__Supplied material__.
========================

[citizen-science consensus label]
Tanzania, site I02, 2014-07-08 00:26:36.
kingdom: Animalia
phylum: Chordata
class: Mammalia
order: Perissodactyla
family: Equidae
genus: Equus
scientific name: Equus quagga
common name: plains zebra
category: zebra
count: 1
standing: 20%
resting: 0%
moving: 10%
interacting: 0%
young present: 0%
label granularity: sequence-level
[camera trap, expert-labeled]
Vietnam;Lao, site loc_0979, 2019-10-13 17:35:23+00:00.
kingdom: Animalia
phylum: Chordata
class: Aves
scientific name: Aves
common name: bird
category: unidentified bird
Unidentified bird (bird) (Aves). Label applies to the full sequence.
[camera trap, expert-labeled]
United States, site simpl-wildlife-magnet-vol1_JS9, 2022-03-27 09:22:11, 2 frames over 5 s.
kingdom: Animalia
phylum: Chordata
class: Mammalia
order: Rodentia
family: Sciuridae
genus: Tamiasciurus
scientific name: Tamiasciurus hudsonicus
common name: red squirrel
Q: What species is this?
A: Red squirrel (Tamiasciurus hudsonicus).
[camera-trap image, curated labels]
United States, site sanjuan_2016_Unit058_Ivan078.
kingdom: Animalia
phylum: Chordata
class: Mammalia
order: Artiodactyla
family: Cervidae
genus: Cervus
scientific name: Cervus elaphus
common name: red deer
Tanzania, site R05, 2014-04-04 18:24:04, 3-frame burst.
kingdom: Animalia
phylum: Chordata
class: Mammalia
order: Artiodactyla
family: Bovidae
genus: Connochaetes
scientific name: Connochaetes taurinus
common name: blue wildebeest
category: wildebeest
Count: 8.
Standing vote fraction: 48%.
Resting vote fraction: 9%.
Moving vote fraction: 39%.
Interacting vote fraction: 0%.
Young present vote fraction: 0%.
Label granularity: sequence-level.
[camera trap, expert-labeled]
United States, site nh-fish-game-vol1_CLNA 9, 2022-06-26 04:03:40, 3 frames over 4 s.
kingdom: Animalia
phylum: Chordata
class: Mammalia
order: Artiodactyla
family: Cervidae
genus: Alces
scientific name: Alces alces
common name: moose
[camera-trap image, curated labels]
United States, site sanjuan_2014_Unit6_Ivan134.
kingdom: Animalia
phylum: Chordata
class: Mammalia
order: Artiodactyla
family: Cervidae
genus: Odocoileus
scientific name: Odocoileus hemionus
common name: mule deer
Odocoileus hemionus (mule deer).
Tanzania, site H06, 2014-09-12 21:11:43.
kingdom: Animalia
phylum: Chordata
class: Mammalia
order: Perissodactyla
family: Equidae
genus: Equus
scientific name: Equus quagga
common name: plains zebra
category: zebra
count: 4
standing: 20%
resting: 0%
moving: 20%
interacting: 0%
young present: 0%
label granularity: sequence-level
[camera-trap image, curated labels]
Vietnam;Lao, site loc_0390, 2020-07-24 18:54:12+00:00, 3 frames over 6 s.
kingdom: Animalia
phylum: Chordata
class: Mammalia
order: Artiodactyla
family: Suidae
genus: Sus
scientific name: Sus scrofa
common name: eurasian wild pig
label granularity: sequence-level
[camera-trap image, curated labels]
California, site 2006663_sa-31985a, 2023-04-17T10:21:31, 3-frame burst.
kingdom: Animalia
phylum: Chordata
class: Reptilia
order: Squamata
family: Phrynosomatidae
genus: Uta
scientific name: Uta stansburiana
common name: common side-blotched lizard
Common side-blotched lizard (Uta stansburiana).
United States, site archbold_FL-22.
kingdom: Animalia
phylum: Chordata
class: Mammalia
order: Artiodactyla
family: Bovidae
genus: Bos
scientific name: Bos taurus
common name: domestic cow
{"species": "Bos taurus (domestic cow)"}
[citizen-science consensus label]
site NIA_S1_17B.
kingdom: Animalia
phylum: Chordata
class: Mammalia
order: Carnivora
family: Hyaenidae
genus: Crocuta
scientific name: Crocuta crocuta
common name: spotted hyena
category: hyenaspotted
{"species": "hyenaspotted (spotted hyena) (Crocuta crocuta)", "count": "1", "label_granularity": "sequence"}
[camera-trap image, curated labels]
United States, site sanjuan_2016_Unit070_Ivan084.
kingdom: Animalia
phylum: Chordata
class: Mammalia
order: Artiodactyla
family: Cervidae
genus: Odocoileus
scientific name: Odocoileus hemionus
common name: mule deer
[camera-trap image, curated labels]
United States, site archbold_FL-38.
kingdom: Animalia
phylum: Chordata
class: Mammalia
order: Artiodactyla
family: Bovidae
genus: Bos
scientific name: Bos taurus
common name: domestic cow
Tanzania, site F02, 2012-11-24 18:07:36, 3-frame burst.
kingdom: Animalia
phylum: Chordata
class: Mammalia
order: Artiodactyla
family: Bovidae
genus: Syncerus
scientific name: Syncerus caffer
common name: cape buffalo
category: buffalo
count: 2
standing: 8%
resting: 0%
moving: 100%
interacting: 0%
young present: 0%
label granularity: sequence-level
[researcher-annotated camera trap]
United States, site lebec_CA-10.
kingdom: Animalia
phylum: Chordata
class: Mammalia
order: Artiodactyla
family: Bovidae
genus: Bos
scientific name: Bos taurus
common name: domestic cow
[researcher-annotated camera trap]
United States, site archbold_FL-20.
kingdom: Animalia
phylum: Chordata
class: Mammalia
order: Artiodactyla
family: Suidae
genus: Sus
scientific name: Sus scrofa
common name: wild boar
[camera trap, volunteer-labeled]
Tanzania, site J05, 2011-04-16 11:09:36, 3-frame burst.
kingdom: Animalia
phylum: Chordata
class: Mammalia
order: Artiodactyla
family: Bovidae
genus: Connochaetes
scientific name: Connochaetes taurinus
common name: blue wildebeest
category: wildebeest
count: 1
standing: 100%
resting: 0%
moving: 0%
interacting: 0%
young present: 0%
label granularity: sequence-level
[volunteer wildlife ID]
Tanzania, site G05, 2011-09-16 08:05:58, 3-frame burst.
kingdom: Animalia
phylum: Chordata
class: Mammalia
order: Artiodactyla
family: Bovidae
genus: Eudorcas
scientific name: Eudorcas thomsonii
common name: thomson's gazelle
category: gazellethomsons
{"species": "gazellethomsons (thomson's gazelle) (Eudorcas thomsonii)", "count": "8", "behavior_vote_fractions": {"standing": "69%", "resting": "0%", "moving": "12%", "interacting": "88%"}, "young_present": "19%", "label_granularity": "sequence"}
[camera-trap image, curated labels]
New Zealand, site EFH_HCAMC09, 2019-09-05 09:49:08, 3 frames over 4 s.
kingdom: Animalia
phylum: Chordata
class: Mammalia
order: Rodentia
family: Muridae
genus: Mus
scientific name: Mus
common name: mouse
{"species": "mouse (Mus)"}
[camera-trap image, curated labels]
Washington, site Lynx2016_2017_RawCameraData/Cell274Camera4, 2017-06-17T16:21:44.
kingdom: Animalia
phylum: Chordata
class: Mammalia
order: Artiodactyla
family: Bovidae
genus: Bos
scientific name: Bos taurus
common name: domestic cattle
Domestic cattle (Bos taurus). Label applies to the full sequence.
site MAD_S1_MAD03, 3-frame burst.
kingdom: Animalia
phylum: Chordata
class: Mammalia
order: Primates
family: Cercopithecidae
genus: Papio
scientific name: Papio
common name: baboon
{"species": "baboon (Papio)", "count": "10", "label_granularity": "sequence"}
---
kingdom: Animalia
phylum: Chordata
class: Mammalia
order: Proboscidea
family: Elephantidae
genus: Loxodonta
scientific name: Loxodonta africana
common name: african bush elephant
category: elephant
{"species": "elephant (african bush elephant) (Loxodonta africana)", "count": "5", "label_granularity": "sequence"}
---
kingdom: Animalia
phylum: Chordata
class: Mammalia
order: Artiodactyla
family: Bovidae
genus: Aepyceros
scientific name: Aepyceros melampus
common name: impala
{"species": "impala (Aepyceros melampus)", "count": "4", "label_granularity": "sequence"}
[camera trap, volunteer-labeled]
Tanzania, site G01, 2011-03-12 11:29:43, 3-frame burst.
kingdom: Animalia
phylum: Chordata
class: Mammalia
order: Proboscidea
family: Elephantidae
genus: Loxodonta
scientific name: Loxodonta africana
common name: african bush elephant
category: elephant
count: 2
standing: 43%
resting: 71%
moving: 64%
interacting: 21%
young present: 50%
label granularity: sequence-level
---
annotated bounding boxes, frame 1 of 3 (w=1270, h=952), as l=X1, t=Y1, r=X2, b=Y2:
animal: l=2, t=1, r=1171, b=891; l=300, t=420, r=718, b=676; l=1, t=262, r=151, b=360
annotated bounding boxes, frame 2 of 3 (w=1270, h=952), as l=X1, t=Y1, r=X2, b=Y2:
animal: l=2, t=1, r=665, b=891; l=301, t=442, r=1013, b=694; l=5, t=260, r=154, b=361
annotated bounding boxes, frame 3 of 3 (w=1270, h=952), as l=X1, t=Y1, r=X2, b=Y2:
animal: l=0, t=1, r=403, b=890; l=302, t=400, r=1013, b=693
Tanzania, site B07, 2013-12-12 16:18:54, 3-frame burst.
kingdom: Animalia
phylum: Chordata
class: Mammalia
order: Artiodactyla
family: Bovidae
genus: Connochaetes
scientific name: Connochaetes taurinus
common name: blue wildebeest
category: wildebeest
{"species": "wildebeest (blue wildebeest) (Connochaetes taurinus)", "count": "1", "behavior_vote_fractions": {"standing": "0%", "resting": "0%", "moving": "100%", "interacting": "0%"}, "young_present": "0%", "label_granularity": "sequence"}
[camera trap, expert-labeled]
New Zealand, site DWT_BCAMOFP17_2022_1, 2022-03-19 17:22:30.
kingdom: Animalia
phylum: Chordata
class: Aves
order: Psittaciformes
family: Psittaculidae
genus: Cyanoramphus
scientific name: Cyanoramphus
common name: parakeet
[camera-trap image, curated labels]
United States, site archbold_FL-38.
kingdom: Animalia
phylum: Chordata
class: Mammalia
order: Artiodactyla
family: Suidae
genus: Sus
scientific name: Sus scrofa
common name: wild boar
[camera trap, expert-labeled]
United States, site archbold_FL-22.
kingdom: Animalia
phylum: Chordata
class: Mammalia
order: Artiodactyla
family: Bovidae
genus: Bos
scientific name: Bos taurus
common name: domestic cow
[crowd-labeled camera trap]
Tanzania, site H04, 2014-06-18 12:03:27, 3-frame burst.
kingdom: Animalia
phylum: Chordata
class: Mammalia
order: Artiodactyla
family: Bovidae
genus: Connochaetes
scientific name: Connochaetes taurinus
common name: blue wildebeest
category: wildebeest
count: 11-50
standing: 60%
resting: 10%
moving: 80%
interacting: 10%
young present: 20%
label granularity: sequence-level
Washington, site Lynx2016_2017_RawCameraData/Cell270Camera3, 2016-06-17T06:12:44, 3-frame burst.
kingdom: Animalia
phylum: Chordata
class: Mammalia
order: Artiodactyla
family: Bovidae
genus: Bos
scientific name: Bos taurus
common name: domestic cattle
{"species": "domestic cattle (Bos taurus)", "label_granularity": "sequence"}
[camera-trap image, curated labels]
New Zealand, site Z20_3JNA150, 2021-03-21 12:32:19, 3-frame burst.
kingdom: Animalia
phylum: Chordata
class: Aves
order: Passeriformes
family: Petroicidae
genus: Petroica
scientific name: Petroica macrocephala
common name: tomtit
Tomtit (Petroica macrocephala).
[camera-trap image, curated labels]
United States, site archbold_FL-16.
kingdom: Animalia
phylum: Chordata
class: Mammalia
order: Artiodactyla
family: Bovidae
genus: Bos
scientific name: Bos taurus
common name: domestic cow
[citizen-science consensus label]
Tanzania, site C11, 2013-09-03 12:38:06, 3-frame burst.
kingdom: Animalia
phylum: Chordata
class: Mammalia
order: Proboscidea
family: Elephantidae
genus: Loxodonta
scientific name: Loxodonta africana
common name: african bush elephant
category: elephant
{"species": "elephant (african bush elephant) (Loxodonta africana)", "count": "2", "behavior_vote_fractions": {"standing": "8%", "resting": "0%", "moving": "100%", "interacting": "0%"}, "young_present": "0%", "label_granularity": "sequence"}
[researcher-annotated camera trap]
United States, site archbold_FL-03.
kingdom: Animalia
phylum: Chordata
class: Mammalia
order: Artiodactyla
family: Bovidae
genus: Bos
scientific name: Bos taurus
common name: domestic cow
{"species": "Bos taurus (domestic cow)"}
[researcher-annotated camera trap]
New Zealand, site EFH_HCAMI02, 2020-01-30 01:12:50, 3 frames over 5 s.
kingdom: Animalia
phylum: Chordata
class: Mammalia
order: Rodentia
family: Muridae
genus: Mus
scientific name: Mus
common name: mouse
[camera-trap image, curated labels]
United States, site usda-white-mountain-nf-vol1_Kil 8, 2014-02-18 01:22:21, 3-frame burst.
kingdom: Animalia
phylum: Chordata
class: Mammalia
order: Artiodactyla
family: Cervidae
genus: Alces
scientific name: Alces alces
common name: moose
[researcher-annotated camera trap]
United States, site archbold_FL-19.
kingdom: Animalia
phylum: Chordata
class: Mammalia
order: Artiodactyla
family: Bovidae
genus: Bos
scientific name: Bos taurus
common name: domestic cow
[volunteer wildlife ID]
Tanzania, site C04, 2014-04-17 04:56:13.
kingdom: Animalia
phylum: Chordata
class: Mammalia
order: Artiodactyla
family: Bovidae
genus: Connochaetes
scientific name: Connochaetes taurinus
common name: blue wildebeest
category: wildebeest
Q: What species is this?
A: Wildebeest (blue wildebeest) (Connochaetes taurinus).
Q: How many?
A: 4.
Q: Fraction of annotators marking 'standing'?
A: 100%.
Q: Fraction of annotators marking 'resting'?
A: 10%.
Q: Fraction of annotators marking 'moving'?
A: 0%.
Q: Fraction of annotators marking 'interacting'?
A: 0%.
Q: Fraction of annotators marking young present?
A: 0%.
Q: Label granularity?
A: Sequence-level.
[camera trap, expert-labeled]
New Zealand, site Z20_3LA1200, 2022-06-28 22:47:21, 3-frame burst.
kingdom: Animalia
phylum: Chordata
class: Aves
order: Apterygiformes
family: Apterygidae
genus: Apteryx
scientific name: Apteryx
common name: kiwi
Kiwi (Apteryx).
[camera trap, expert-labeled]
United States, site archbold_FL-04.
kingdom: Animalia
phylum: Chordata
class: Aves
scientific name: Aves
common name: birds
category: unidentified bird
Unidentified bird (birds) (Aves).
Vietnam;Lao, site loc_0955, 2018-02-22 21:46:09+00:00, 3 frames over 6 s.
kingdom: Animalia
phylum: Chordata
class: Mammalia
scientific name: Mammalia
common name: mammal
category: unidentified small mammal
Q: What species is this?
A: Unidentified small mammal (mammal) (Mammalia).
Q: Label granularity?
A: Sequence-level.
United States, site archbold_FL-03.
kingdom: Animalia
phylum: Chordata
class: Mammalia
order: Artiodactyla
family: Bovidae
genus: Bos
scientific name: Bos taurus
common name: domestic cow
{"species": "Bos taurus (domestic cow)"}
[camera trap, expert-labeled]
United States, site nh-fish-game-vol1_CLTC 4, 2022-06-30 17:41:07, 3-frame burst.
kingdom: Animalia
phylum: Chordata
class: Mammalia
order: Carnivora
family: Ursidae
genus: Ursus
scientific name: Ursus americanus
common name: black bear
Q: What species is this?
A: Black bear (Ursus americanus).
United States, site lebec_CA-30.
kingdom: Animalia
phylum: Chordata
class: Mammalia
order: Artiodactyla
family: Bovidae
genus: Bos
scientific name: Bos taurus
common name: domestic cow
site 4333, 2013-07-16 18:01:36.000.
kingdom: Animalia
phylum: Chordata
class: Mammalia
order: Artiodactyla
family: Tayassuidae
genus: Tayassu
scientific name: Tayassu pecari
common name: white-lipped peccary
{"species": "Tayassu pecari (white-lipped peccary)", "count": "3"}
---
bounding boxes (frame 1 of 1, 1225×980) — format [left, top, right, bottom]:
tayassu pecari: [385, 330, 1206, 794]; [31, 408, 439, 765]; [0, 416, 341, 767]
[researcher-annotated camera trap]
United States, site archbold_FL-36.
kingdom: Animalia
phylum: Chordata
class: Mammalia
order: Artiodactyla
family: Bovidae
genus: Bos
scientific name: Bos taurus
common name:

========================

__Task to complete__.
Lines with "Washington" in them: work out how many there are in the listing and give the figure alone.

__Response to this task__.
2